Bonding means that different parts of the traffic are conveyed over different links and reassembled when received. If the links have different rates, the delays are different implying buffering before reassembly when waiting the subsequent parts of data to arrive over slower links. The link speed may also change arbitrarily between links due to e.g. different susceptibility to external conditions for different carrier frequencies. Buffering is therefore often centralized and need to be dimensioned for the worst use case.
Microwave hop protection means that at least two antennas are used to receive the same signal, transmitted from at least one transmitter. The received signal quality in different antennas may vary due to varying channel conditions over time, space and frequency. By selecting the best signal or combining signals from several antennas the hop becomes less susceptible to disturbances.
Bonding and protection are functions often configured together but implemented as different functions and at different protocol layer. This implies careful and thorough dimensioning and configuration of the system. Configuration often also becomes less intuitive.

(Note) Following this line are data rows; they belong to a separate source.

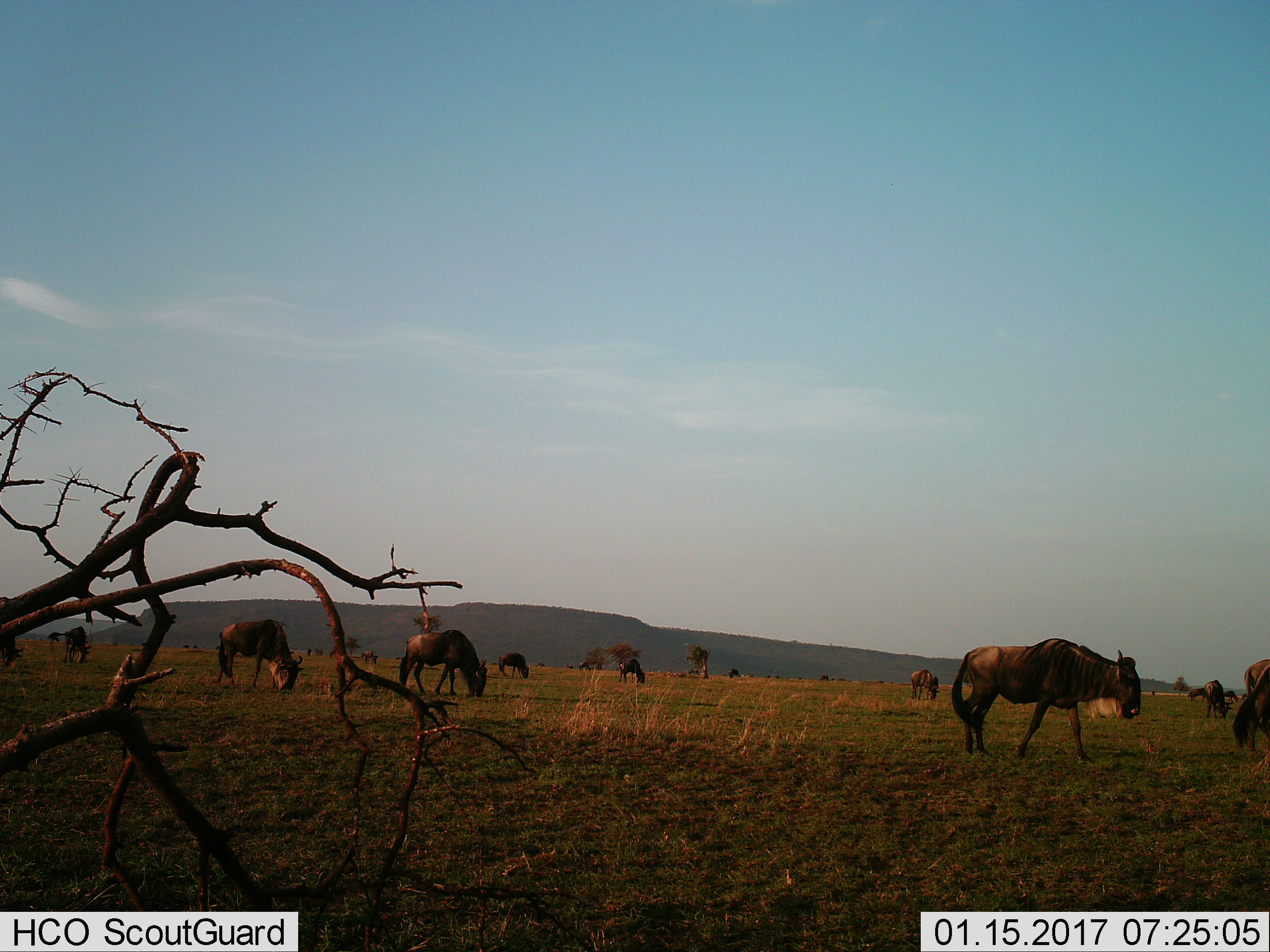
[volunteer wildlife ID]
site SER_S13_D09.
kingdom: Animalia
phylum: Chordata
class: Mammalia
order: Artiodactyla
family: Bovidae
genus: Connochaetes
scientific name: Connochaetes taurinus taurinus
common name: blue wildebeest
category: wildebeestblue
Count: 11-50.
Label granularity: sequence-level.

Furthermore, bonding schemes create an overhead for bookkeeping since it is necessary to know the order of the part of data conveyed over different links when reassembling them. There are also tradeoffs to be made between e.g. buffering resources and segment size. For example, small segments reduce buffering requirements but increases overhead. The above is especially apparent when there is no bonding at all in 1+0 links (without protection). Often separate schemes are developed for this case and it is regarded as an exception when it really is the main use case.
Adding bookkeeping overhead as prefixes to data segments requires the complete segment to be buffered and analyzed before transmitted if the prefix contains references to data content. This creates additional store and forward delays in a system.
A QoS (Quality of Service) function in the packet domain is arranged to delete packets based on quality labeling when there is insufficient capacity over the links, where the insufficient capacity in this example is due to a certain data rate limitation in the radio link domain which then constitutes a so-called bottleneck. In order to support best operation of this function, it is important to minimize buffering between the QoS function and the present capacity bottleneck, since that may result in low priority packets being buffered in the radio link domain. When this buffer becomes filled, the QoS function is forced to delete high priority packets. When many radio links are bonded, this problem occurs since some buffering is necessary due to reordering emerging from rate differences, but that buffering often becomes unnecessarily large due to the latency introduced by long turn around times between packet and radio link domains.
In radio links, delays may vary with the momentary rate. This implies a problem when wanting to delay data for a certain time to compensate for rate differences in bonded hops.
It is therefore desired to provide an enhanced configuration of different devices in a wireless communication arrangement such as a radio link, and enhanced interface functionality between these devices.